Saturday, February 26, 2011

UK Inflation - the Libyan threat.

Inflation in 1960s and 1970s.
inflation


It has been some forty-five years since I visited Benghazi. I was the third officer of a 16,000 ton tanker delivering aviation fuel to NATO air forces in Malta, Libya and Cyprus. The three navigating officers had agreed we would each have one port off-duty, being the junior I was allocated Benghazi. What seemed the short straw, turned out to be a delight. An early morning swim in the crystal clear, warm Mediterranean waters, a bit of sightseeing, gin and tonic followed by fine wine and a superb evening meal topped by an introduction to my first experience of the real art of arabian belly dancing, under scented blossoms and star-filled skies, still remain clear in my mind. I have since then always taken particular note of events in that country.

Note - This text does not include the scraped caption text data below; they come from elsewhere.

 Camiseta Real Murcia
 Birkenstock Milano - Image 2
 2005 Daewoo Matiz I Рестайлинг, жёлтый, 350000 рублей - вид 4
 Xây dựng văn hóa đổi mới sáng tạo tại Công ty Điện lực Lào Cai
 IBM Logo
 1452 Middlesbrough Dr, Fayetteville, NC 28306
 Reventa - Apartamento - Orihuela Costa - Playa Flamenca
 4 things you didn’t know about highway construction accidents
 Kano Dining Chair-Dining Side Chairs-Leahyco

I have previously described on this blog, the events which led to the surge in inflation in the 1970s and 1980s, illustrated in the graph above. These posts, which destroy the myth that prosperity has ever been due to the EU or its forerunners, may be read from here for the post of November 2007, titled "Welcome to the world of $100 Oil and 'EU' be warned!" The second, more recently, in October 2010, is linked here, also discussed Sovereign Default and Ireland and concluded as follows:

Although tanker charters were not handled on the Baltic Exchange, the renowned philosophy belonging to that institution "my word is my bond" held true, and Charter Parties once agreed could up to that point never be renegotiated. As oil prices began to rise, in contradiction of normal market rules, because it was becoming increasingly difficult to find a home for the annual six per cent oil production increases, the safety net offered to Occidental was no longer needed and Oxy had no need for or proper employment for the chartered tonnage. The company's founder Armand Hammer (Arm and Hammer?) determined that the charters would be re-negotiated and that was effected.

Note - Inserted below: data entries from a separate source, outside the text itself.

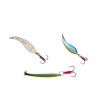Блесна Fishing ROI Slick 17.0г #17A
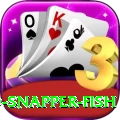 red snapper fish Premium Edition v5.3.0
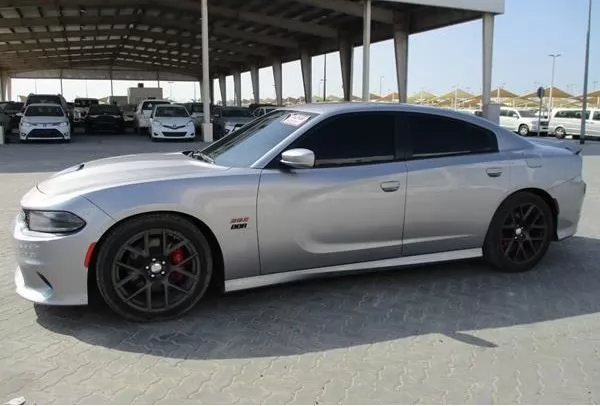 Used Dodge Charger For Sale in Doha #6333 - 1  image 
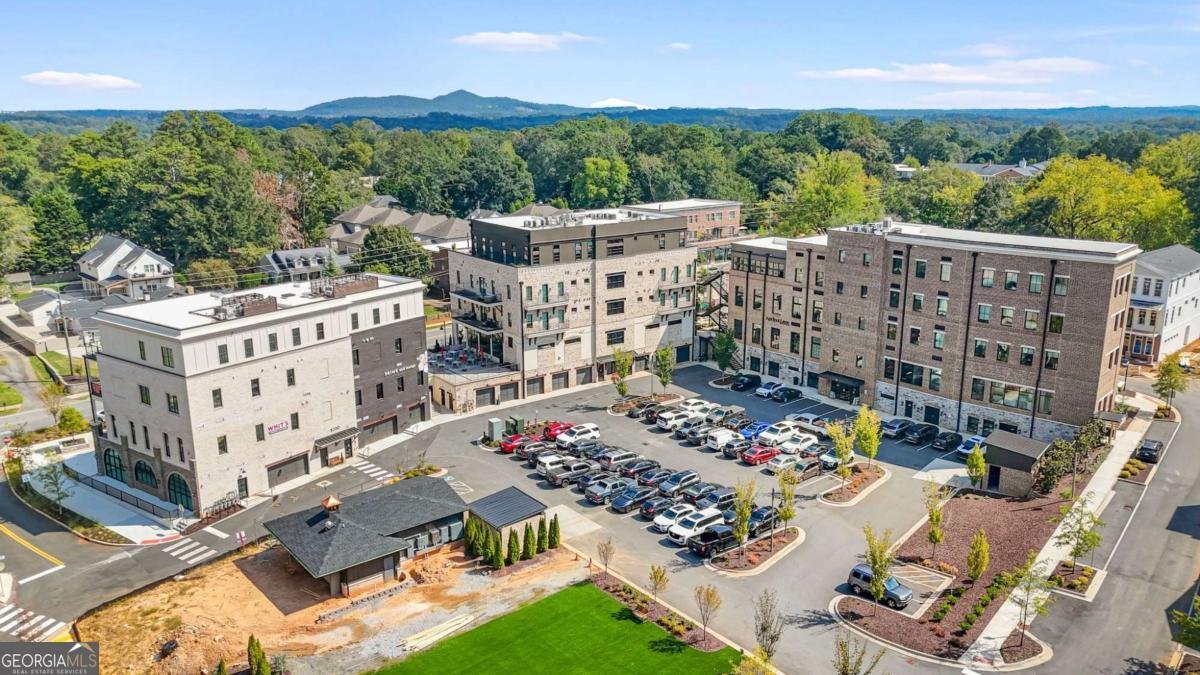 801 Homestead Drive Woodstock - 15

Concurrently fixed price oil contracts could no longer be honoured at the new higher prices, sovereign oil producing states in the West who should have known better, such as the UK and Norway, enforced changes to their Oil Licence and Production Agreements to capitalize on the higher price, as they justified it, to share in the "windfall" profits.

Honesty in contract law became history in energy related industries (although resistance to renegotiating Charter Parties was fought for by some until the mid-nineteen-eighties) thus the seeds of the deep slump, for which Margaret Thatcher is still blamed by certain fools to this day, took root.

If Ireland proceeds to gain consent for changing the terms under which its banks foolishly borrowed money, there can be no calculating the consequences. Feeding greed never pays as can be seen, I believe, in the consequences of the events I describe above.